Raw data:

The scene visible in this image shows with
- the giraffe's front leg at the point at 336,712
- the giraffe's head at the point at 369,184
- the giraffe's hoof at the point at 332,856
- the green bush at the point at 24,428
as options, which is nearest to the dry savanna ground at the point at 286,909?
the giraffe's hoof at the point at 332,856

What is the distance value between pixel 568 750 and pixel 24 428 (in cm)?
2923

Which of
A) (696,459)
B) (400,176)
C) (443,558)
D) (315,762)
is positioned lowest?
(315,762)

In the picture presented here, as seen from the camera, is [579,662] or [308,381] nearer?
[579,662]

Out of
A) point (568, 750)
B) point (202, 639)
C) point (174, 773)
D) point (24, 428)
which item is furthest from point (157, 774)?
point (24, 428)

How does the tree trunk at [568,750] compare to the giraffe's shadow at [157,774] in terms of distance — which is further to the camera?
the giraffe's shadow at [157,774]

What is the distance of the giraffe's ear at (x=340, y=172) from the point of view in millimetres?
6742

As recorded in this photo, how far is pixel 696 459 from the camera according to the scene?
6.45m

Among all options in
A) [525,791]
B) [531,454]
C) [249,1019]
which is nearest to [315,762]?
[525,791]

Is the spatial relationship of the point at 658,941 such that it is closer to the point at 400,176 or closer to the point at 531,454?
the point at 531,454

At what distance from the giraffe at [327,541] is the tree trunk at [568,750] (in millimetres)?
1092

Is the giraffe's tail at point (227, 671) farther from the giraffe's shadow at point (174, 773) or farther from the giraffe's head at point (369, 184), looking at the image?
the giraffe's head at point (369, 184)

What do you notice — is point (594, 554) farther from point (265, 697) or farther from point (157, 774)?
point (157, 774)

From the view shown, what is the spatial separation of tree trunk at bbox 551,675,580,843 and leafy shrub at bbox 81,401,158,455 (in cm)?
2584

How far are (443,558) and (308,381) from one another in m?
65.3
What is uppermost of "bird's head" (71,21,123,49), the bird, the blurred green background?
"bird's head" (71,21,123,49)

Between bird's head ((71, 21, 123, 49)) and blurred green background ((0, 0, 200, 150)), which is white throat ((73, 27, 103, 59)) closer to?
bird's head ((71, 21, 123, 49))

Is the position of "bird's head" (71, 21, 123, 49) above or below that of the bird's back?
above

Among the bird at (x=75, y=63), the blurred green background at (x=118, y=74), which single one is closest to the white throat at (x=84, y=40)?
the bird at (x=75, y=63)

Problem description: Can you rewrite every line of the records above as a Markdown table with a Row column holding its number and a Line column holding its text, leaving out the blank lines?

Result for this exercise:
| Row | Line |
|---|---|
| 1 | The scene visible in this image shows with |
| 2 | - the giraffe's front leg at the point at 336,712 |
| 3 | - the giraffe's head at the point at 369,184 |
| 4 | - the giraffe's hoof at the point at 332,856 |
| 5 | - the green bush at the point at 24,428 |
| 6 | as options, which is nearest to the dry savanna ground at the point at 286,909? |
| 7 | the giraffe's hoof at the point at 332,856 |
| 8 | What is the distance value between pixel 568 750 and pixel 24 428 (in cm)? |
| 9 | 2923 |
| 10 | Which of |
| 11 | A) (696,459) |
| 12 | B) (400,176) |
| 13 | C) (443,558) |
| 14 | D) (315,762) |
| 15 | is positioned lowest? |
| 16 | (315,762) |
| 17 | In the picture presented here, as seen from the camera, is [579,662] or [308,381] nearer? |
| 18 | [579,662] |
| 19 | Out of |
| 20 | A) point (568, 750) |
| 21 | B) point (202, 639) |
| 22 | C) point (174, 773) |
| 23 | D) point (24, 428) |
| 24 | which item is furthest from point (157, 774)? |
| 25 | point (24, 428) |
| 26 | How does the tree trunk at [568,750] compare to the giraffe's shadow at [157,774] in terms of distance — which is further to the camera? |
| 27 | the giraffe's shadow at [157,774] |
| 28 | What is the distance of the giraffe's ear at (x=340, y=172) from the point of view in millimetres? |
| 29 | 6742 |
| 30 | As recorded in this photo, how far is pixel 696 459 from the camera according to the scene? |
| 31 | 6.45m |
| 32 | Among all options in |
| 33 | A) [525,791] |
| 34 | B) [531,454] |
| 35 | C) [249,1019] |
| 36 | which is nearest to [315,762]? |
| 37 | [525,791] |
| 38 | Is the spatial relationship of the point at 658,941 such that it is closer to the point at 400,176 or closer to the point at 531,454? |
| 39 | the point at 531,454 |
| 40 | At what distance from the giraffe at [327,541] is the tree trunk at [568,750] (in millimetres)? |
| 41 | 1092 |
| 42 | Is the giraffe's tail at point (227, 671) farther from the giraffe's shadow at point (174, 773) or farther from the giraffe's head at point (369, 184), looking at the image? |
| 43 | the giraffe's head at point (369, 184) |
| 44 | What do you notice — is point (594, 554) farther from point (265, 697) or farther from point (157, 774)? |
| 45 | point (157, 774) |
| 46 | From the view shown, what is the spatial separation of tree trunk at bbox 551,675,580,843 and leafy shrub at bbox 81,401,158,455 (in cm)? |
| 47 | 2584 |
| 48 | How far are (443,558) and (308,381) from one another in m? |
| 49 | 65.3 |
| 50 | What is uppermost of "bird's head" (71,21,123,49), the bird, the blurred green background? |
| 51 | "bird's head" (71,21,123,49) |
| 52 | Between bird's head ((71, 21, 123, 49)) and blurred green background ((0, 0, 200, 150)), which is white throat ((73, 27, 103, 59)) closer to? |
| 53 | bird's head ((71, 21, 123, 49)) |
| 54 | Is the position of "bird's head" (71, 21, 123, 49) above or below that of the bird's back? |
| 55 | above |
| 56 | Among the bird at (x=75, y=63), the blurred green background at (x=118, y=74), which single one is closest to the white throat at (x=84, y=40)? |
| 57 | the bird at (x=75, y=63) |